Markets & Finance

Equity asked to go slow on Africa expansion

equity

An Equity Bank branch in Nairobi. The bank is eyeing pan-African expansion.

Equity Bank should first focus on consolidating its gains in the eastern Africa and on talent retention before it seeks to be a pan-African bank, analysts at Citi say.

A report by Citigroup Global Markets Inc on Equity Bank titled Hiring, going pan-African and raising capital said the bank’s recent announcement that it would raise funds for expansion through a secondary public share offer was premature and that it should first make non-Kenyan business operations in the region more consistently profitable.

(Read: Why Equity turned its board member into senior manager)

The report said the bank should focus on turning Uganda, Tanzania and South Sudan operations more profitable. Some of the regional subsidiaries are profitable while others are not.

The second offer, which means increasing shares to raise capital, would risk a dilution, Citi warned. The point is that more shares on sale in the market would likely lead to a lower price, unless fundamentals such as dividends and growth are strong enough to counteract the dilution.

“In our opinion, Equity Bank needs to focus on delivering on its East African expansion strategy before going pan-African,” says the report.
But other analysts call for patience with the bank noting that it took KCB Group 10 years to be profitable in its regional operations.

Francis Mwangi, a research analyst at the Standard Investment Bank (SIB), said it was expected that it would take time for Uganda operations to catch up since Equity had to replace management, train and make some write-offs.

“It took KCB close to 10 years for Tanzania operations to make a profit,” said Mr Mwangi.

The SIB analyst said it would take some time for Equity to make subsidiaries consistently profitable. It has to restructure and grow them at the same time.

Equity Bank’s chief executive James Mwangi said the Pan-Africa expansion would see the bank open branches in Nigeria, Ghana, South Africa and the Democratic Republic of Congo.

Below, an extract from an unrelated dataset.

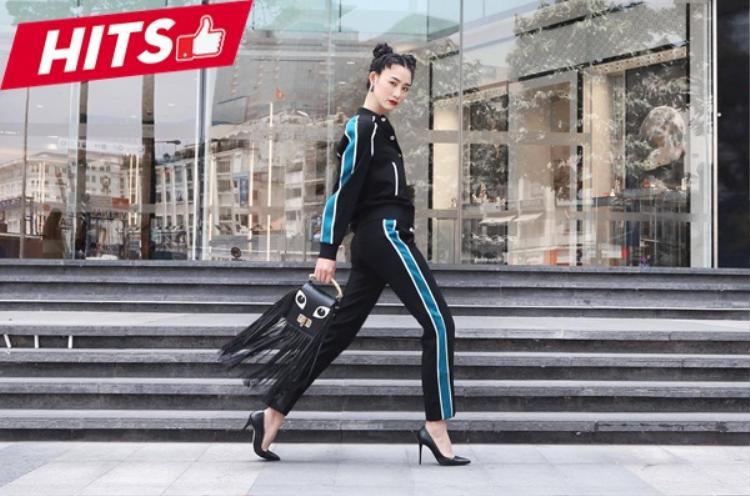 Trà My khoe street style đậm hơi hướm thể thao. Thay vì chọn cách mix thông thường với sneaker thì giày cao gót trở thành lựa chọn thú vị hơn rất nhiều. Chiếc túi xách tua rua họa tiết hình khuôn mặt càng tôn lên nét đẹp hài hòa cho tổng thể diện mạo của cả set đồ.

Alex Muhia, the personal assistant to Mr Mwangi, had not responded to our request for further information on the move by the time we went to Press.

Citi estimates that Equity has pumped close to Sh8 billion in the last four years into its regional subsidiaries and should wait to realise solid results from these investments before venturing into the wider African market.

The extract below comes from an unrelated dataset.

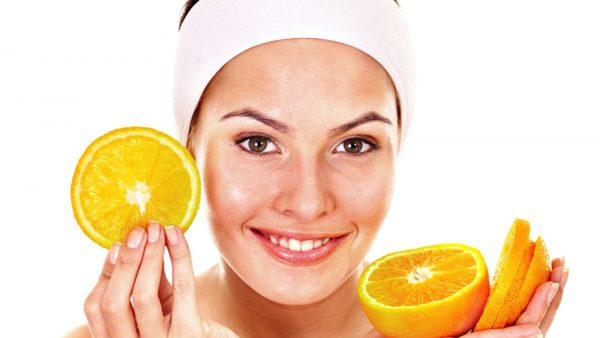 Апельсины и девушка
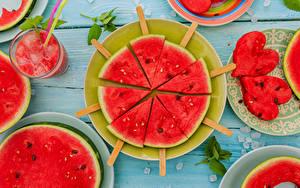 Картинки Арбузы Дизайна Сердце Тарелка Кусочки Продукты питания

“For this significant investment in international expansion, Equity Bank has made a combined profit before tax loss of Sh30 million over the past four years (2008-11),” says the report. This is after taking account of both profitable and loss-making subsidiaries during the period.
Over the four-year period cumulatively, Uganda has contributed a Sh880 million loss followed by Rwanda with a Sh59 million loss while South Sudan had a profit of Sh915 million— making a net loss of Sh30 million. Equity entered Rwanda in 2011.

The bank’s fortunes have been better in South Sudan where it has had two consecutive years of profitability with a loss only in the first year of its operations.

The Citi analysts reckon that the total return over four years of Sh915 million is inadequate given that total assets of the South Sudan subsidiary stood at Sh17 billion in 2011. At the same time, this is mainly based on transaction fees and not core banking business of lending, they noted.

They noted that in 2009, 2010 and 2011 the net interest income in South Sudan was Sh1 million, Sh57 million and negative Sh291 million respectively. The total assets in South Sudan were Sh2.1 billion, Sh6.5 billion and Sh17.8 billion in 2009, 2010 and 2011, respectively.

“We believe there is a need to improve on its banking income in Sudan,” says Citi. The report also said the bank needs to work on talent retention.

“We note that key staff retention seems to have been a problem at Equity Bank and perhaps more needs to be done to keep quality members of staff,” says the report.